> THE TASK
Could you give the television series passage between "Mere Ghar Aayi" and "long 18 years.", inclusive, with "premiered" changed to "debuted"?

> SOURCE EXCERPT
***

Mere Ghar Aayi Ek Nanhi Pari (English: A Little Angel Came To My House) is an Indian television series which premiered on 9 March 2009 on Colors TV. The story revolves around a family who experience the birth of a daughter after long 18 years.

Plot
The story revolves around Roshan Chawla, a popular sweet shopkeeper in Delhi whose generations were all males yet he yearned for a girl from his expecting daughter-in-law. And after all, his expectations came true- he had a granddaughter, named Chandni for whom he had been waiting since forty years, and the whole family rejoices. But their joy was unaware of the upcoming turmoil they had to face- while Chandni was still an infant, she was bereft of her mother who was killed in a riot, leaving his father mentally disturbed. As she grew up, she not only falls in love with Rajveer, a charming young male, but also has a dual responsibility of sustaining her father. But her love story with Rajveer wasn't going to be easy, it still had obstacles to face.

***

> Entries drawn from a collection
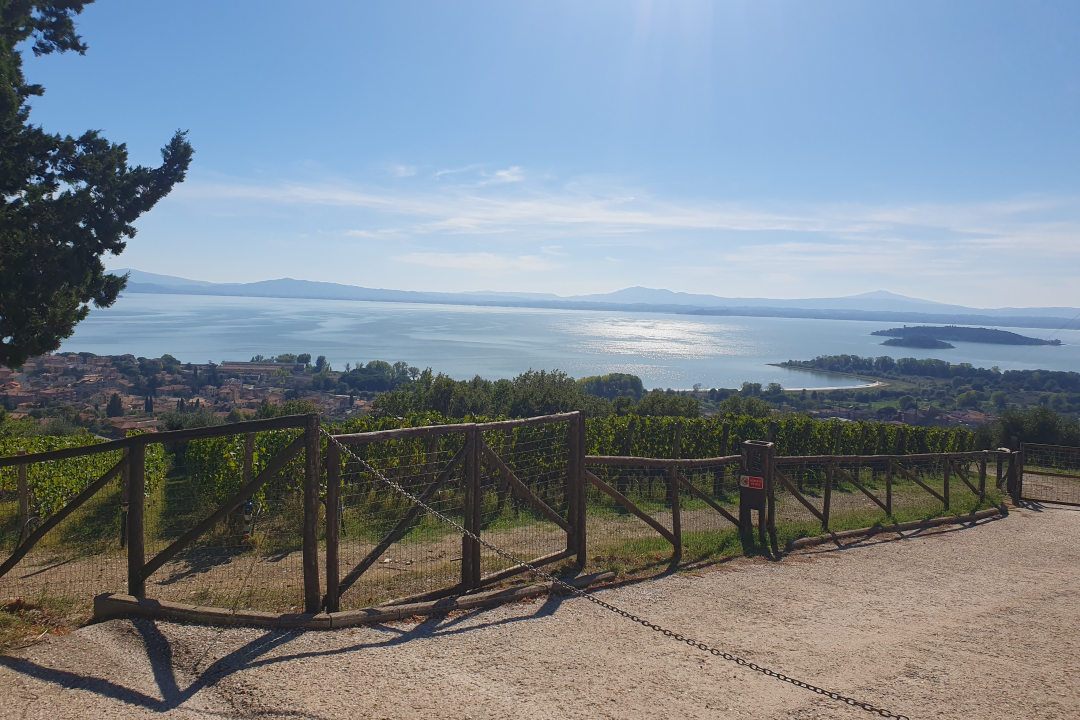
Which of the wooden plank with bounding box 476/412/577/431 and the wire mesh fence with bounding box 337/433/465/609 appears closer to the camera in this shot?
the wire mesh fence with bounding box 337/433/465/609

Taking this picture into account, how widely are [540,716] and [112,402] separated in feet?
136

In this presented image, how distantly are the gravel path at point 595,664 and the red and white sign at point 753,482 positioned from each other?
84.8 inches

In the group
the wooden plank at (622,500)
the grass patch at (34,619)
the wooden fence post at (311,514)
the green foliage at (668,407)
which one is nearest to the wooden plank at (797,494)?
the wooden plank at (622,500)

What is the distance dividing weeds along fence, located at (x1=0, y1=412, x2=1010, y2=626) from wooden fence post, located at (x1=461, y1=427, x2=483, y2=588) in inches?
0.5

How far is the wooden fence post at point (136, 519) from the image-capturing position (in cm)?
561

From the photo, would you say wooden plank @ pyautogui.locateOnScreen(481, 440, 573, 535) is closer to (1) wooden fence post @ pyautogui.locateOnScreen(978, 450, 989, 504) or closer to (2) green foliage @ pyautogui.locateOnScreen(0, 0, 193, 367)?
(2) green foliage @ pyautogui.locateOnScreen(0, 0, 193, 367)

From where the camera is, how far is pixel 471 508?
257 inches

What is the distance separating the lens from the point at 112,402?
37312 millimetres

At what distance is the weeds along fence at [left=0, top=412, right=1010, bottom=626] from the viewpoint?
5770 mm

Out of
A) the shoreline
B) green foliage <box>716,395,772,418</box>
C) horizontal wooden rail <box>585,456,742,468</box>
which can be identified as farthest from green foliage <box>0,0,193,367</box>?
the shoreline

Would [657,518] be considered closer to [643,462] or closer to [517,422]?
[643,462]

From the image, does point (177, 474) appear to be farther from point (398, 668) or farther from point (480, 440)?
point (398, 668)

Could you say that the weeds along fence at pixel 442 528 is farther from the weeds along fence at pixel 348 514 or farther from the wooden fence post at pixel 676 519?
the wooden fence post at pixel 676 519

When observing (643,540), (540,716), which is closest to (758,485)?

***

> TASK ANSWER
Mere Ghar Aayi Ek Nanhi Pari (English: A Little Angel Came To My House) is an Indian television series which debuted on 9 March 2009 on Colors TV. The story revolves around a family who experience the birth of a daughter after long 18 years.